İnsan zaman zaman bu hislerden kaçmak, yok saymak ister. Çünkü duyguların üzerimize bu kadar yoğun çöktüğünde, içinden çıkılmaz bir girdapta kayboluyormuşuz gibi hissedebiliriz. Ancak, duyguları bastırmak onları yok etmek anlamına gelmez; aksine, onları daha da güçlendirir.
Bazen kendimizi “Bunu hissetmemeliyim” diye ikna etmeye çalışırız. Oysa insan olmanın en temel yanlarından biri hissetmektir. Üzüntü de bize aittir, hayal kırıklığı da… Bizi zorlayan, içimizi acıtan duygular da hayatın bir parçasıdır. Asıl sorun, bu duyguları nasıl yönettiğimizdir. Bastırmaya çalıştıkça, bir noktada onları daha yoğun yaşamak zorunda kalırız.
Duygularına Kulak Ver
Duygularınla savaşmak yerine, onlarla dost olmayı denedin mi? Önce dur ve kendine sor: "Şu an gerçekten ne hissediyorum?" Bu sorunun cevabını vermek bazen zor olabilir çünkü yüzleşmekten kaçındığımız şeyler çoğu zaman bilinçaltımızın derinliklerine gömülür.
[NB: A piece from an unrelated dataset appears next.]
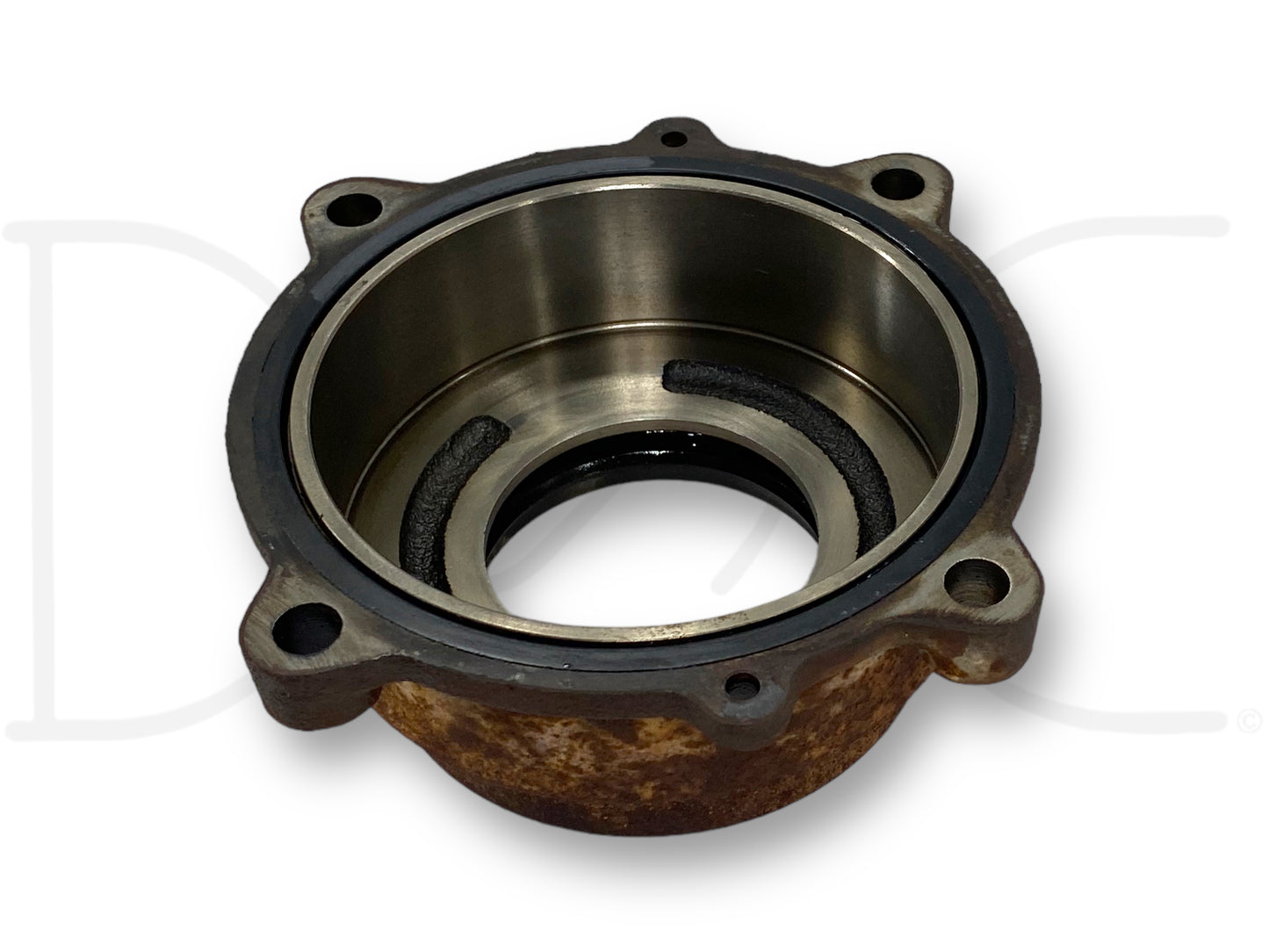 99-02 Ford F250 F350 7.3 7.3L Diesel Low Pressure Oil Pump Housing 1818181C1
Ama bu soruya dürüstçe yanıt verdiğinde, içindeki karmaşanın düğümleri yavaş yavaş çözülmeye başlar.
Bunu yapmanın en etkili yollarından biri, hislerini yazıya dökmektir. Kelimeler, zihnimizde dolaşan belirsiz duygulara netlik kazandırır. Ya da güvenebileceğin biriyle konuşabilirsin. İçini döktüğünde, yükünün hafiflediğini fark edeceksin. Çünkü ifade edilmeyen duygular zamanla içimizde birikir ve bizi daha fazla yıpratır.
Kabul Etmek Özgürleştirir
İnsan genellikle kendini iyi hissetmek ister, olumsuz duygularla yüzleşmekten kaçınır. Oysa kabul etmek, iyileşmenin en güçlü adımıdır. Kendine izin ver: üzülmeye, hayal kırıklığı yaşamaya, bazen çaresiz hissetmeye… Ama bu duyguların seni kontrol etmesine de izin verme. Onları anlamaya çalış, nedenini keşfet ve zamanla nasıl dönüştürebileceğini düşün.
Unutma, hissettiğin her şey seni sen yapan bir parçadır. Onları bastırmak yerine anlamayı seçtiğinde, hayatın üzerindeki etkisini de değiştirebilirsin.
Ve Günün Sözü: "Duygularını inkâr etmek, rüzgâra karşı yürümek gibidir. Kabul ettiğinde, yönünü sen belirlersin."